Pahlawan Tanpa Mahkota
Di sebuah sudut kampung kecil di tepi Sungai Code, terdengar tawa anak-anak yang berlarian di bawah naungan pohon kenanga. Matahari sore itu mulai condong ke barat, memancarkan cahaya keemasan yang melingkupi deretan rumah-rumah panggung sederhana. Di tengah keriuhan itu, seorang pria berbaju putih dengan celana hitam duduk bersila di atas tikar bambu. Wajahnya teduh, namun sorot matanya mengandung keteguhan yang tidak biasa. Itulah Romo Mangunwijaya - seorang imam Katolik, arsitek, penulis, dan pejuang kemanusiaan yang bagi banyak orang adalah pahlawan tanpa mahkota.
Namun, bukan senjata atau medali yang membuatnya layak disebut pahlawan. Ia adalah sosok yang hadir di tengah mereka, bukan sebagai pelindung dari jauh, tetapi sebagai sahabat, rekan hidup, dan bahkan sesama penghuni kampung. Inilah kisah tentang bagaimana ia menemukan makna sejati dari kata "pahlawan."
***
Romo Mangunwijaya lahir pada tahun 1929 di Ambarawa, Jawa Tengah. Sejak muda, ia telah menunjukkan bakat luar biasa dalam seni dan teknik. Setelah menyelesaikan pendidikan seminari, ia dikirim ke Jerman untuk belajar arsitektur. Di sana, ia tidak hanya belajar merancang bangunan indah, tetapi juga mendalami filosofi bahwa setiap struktur harus memiliki jiwa; jiwa yang memberikan arti bagi manusia yang tinggal di dalamnya.
Namun, perjalanan spiritualnya tidak berhenti di sana. Saat kembali ke Indonesia, ia menyadari bahwa bangsa ini bukan hanya butuh gedung-gedung megah, tetapi juga hati-hati yang besar. Ia melihat betapa banyak rakyat kecil hidup di pinggiran sungai, di bawah ancaman banjir, dan rentan terhadap kemiskinan. Hati kecilnya berkata: Aku harus ada bersama mereka.
Pada tahun 1980-an, Romo Mangun memutuskan untuk meninggalkan zona nyamannya sebagai akademisi dan imam. Ia pindah ke Kampung Code, Yogyakarta, salah satu permukiman kumuh, -sebuah kampung campuran orang dari aneka latar belakang- di tepi sungai yang sering dilanda banjir. Awalnya, warga curiga. "Kenapa seorang romo mau tinggal di sini?" gumam seorang ibu penjual sayur. Namun, Romo Mangun tidak peduli. Ia datang dengan satu tujuan: membantu mereka membangun rumah yang lebih baik, yang layak huni, membantu mereka saling ada sebagai makhluk sosial yang punya tetangga, yang punya tenggang rasa dan tepo saliro.
***
Hari pertama di Kampung Code, Romo Mangun tidak langsung "menggusur" warga atau memerintahkan pembangunan massal. Ia malah duduk di bawah pohon kecil, mendengarkan cerita-cerita para warga. Ada Pak Slamet, nelayan yang hampir kehilangan seluruh hasil tangkapannya akibat banjir. Ada Bu Siti, ibu tunggal yang bekerja keras menjahit demi menyekolahkan anaknya. Ada juga Ani, gadis cilik yang bermimpi menjadi dokter, meskipun kakinya lumpuh akibat polio. Ada Joko seorang pemulung yang kesulitan mendapatkan rosokan karena ada tulisan di gang-gang masuk, "pemulung dilarang masuk".

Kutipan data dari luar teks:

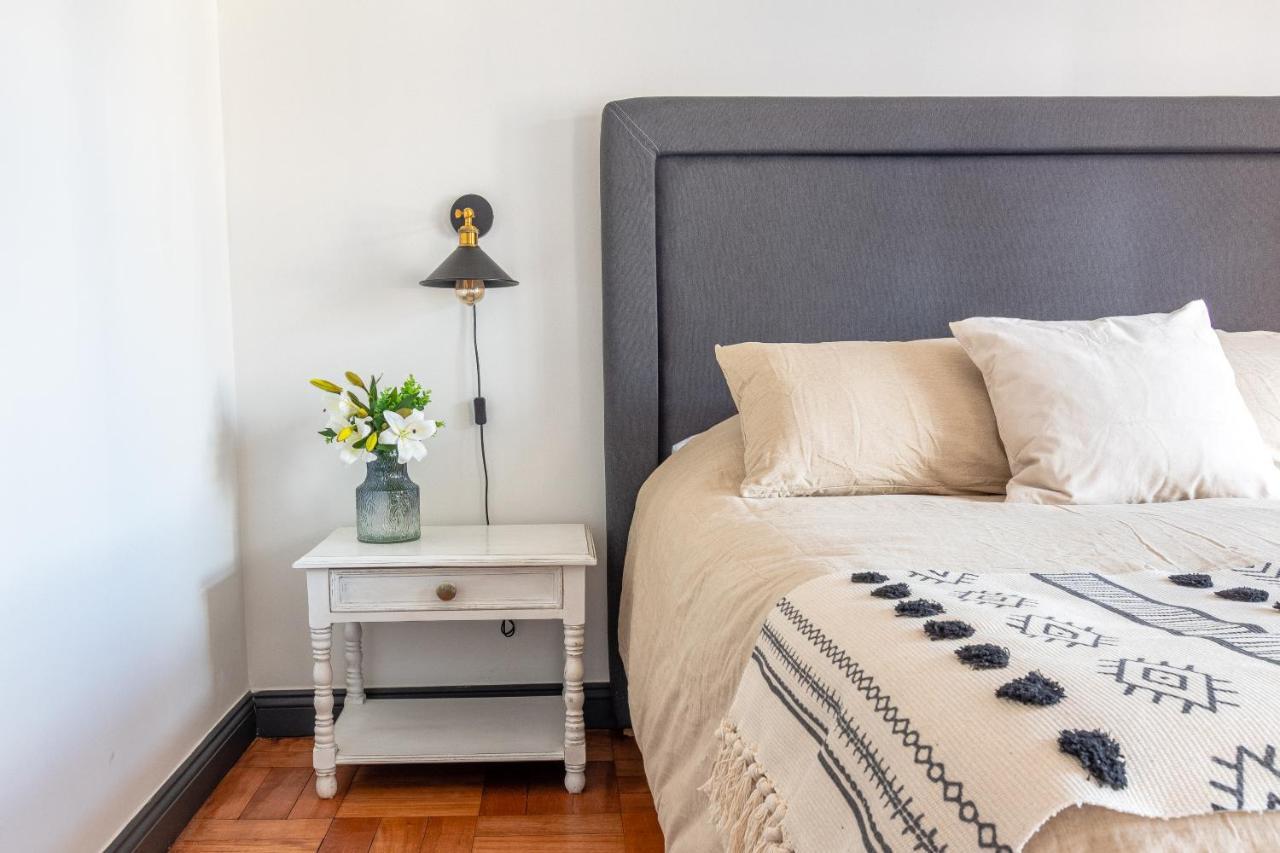 Apartamento Santa Lucia Santiago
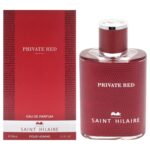 Saint Hilaire Private Red by Saint Hilaire for Men 3.3 oz EDP Spray
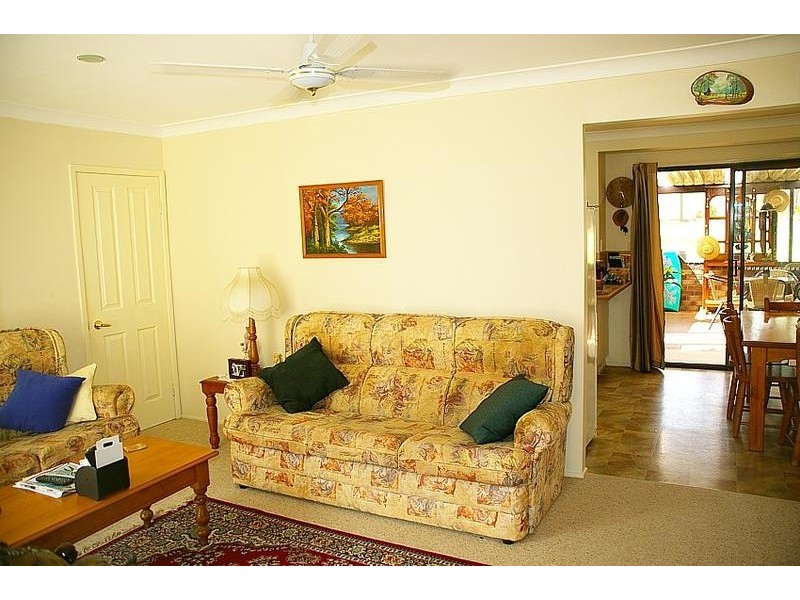 15 Warwick Avenue, Kempsey NSW 2440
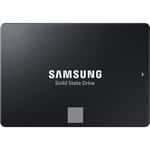 SSD накопитель Samsung 870 EVO 2TB (MZ-77E2T0BW)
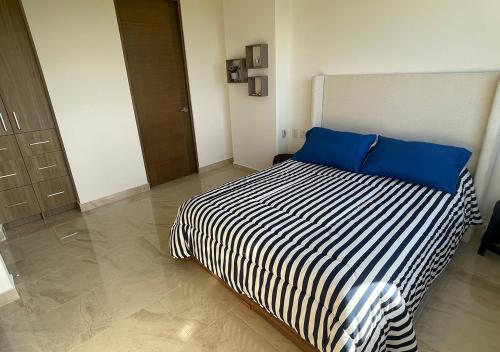 Excellent 3BR PH with Priv Pool Gym Spa Pkg Tennis — 4-Star Luxury Hotel in Playa Del Carmen, Mexico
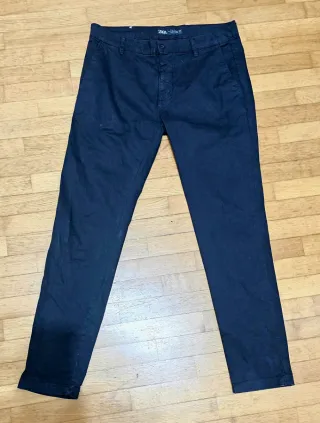 Pantaloni Zara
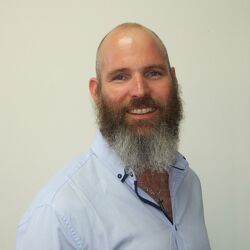 Kurt Boyle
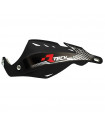 RTECH GLADIATOR ALU HANDGUARDS (BLACK)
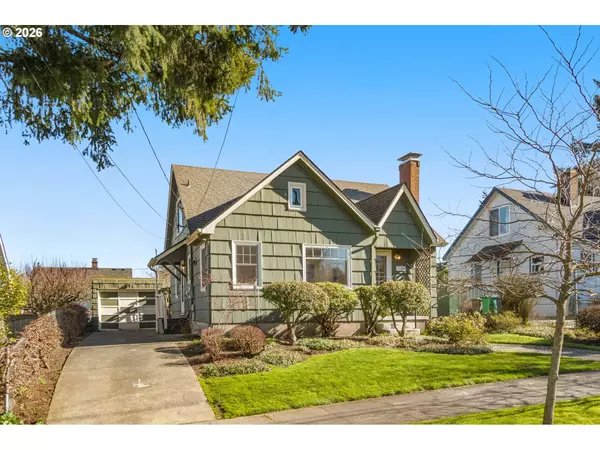 Portland, OR 97213,3824 NE 68TH AVE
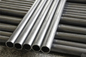 Seamless Hollow Aluminum Round Pipe Tube  6061 6063 6082 T6 Alloy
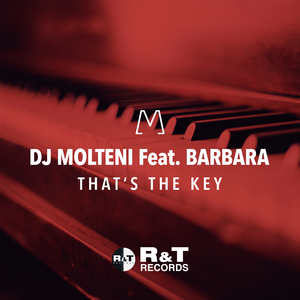 That's The Key (Nu Disco Remix)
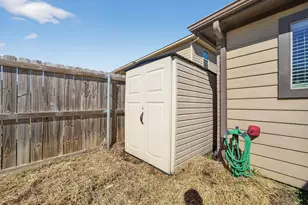 4204 Quail Run Rd, Sherman, TX 75092 - Photo 34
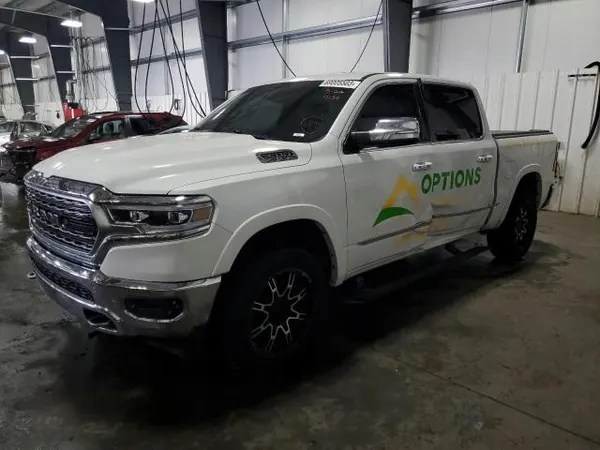 Bremsbeläge Vorderachse Satz OEM sdvcsadv ABC Dodge RAM image 7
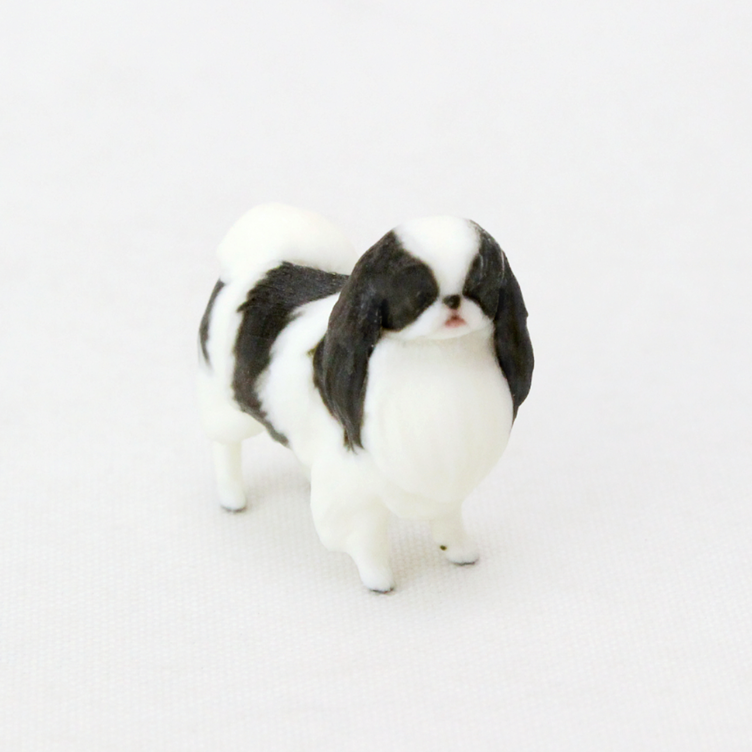 Partner's 狆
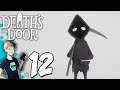 Death's Door - Part 12: DEATH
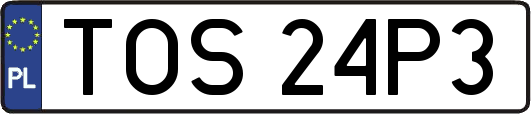 TOS24P3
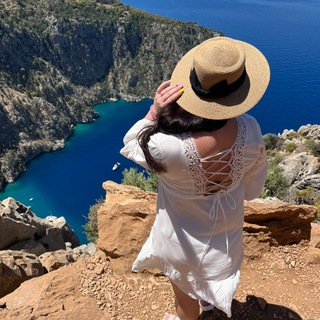 Логотип @grafova_travel - Travel фанатка | Туры и путешествия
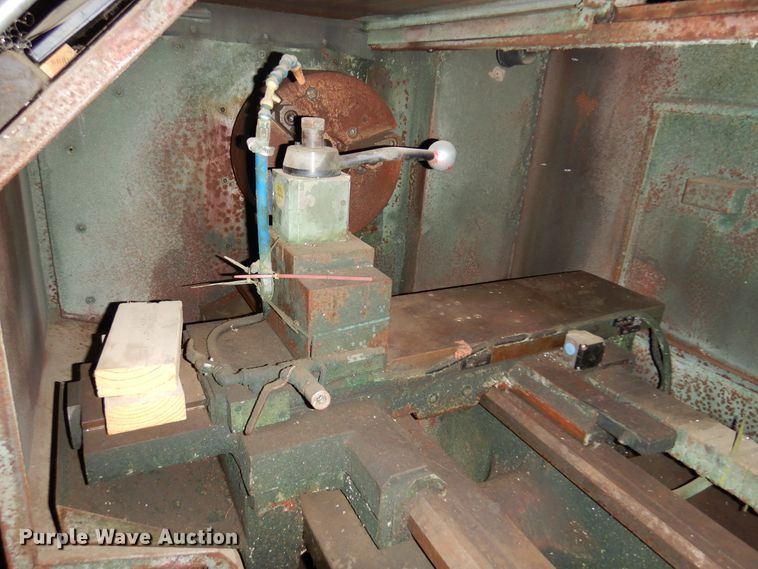 image for item JJ9768 AMT ET25  CNC lathe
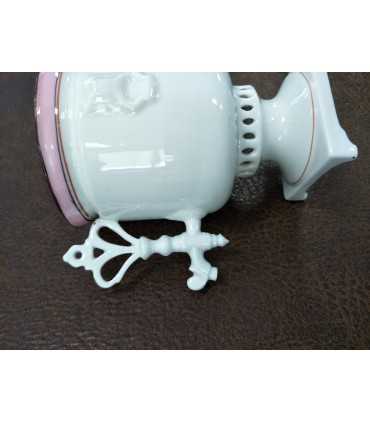 Чашка-самовар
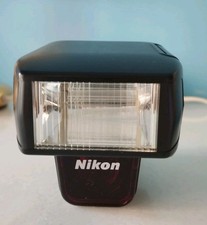 Flash Nikon Speedlight SB-23
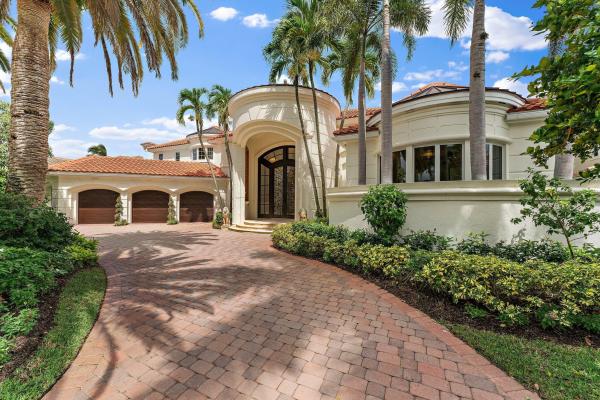 Estates Of St Thomas, 42 Saint Thomas Dr, Palm Beach Gardens, Florida 33418, image 1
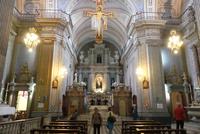 Salta, Iglesia de San Francisco  &ndash; &copy; Frank Nimschowski (Eberhardt TRAVEL)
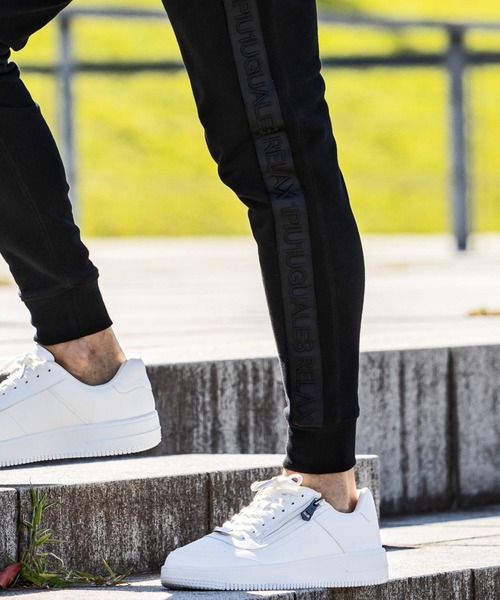 1PIU1UGUALE3 RELAX スウェットパンツ ジャージ 1PIU1UGUALE3 RELAX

Dari percakapan-percakapan itu, Romo Mangun mengerti bahwa solusi bukanlah sekadar fisik, tetapi juga mental dan sosial. Ia mulai merancang rumah-rumah panggung sederhana yang tahan banjir. Dengan menggunakan bahan lokal seperti bambu dan kayu, ia mengajarkan warga cara membangun rumah mereka sendiri. "Kita tidak bisa bergantung pada orang lain," katanya suatu hari. "Kita harus belajar mandiri."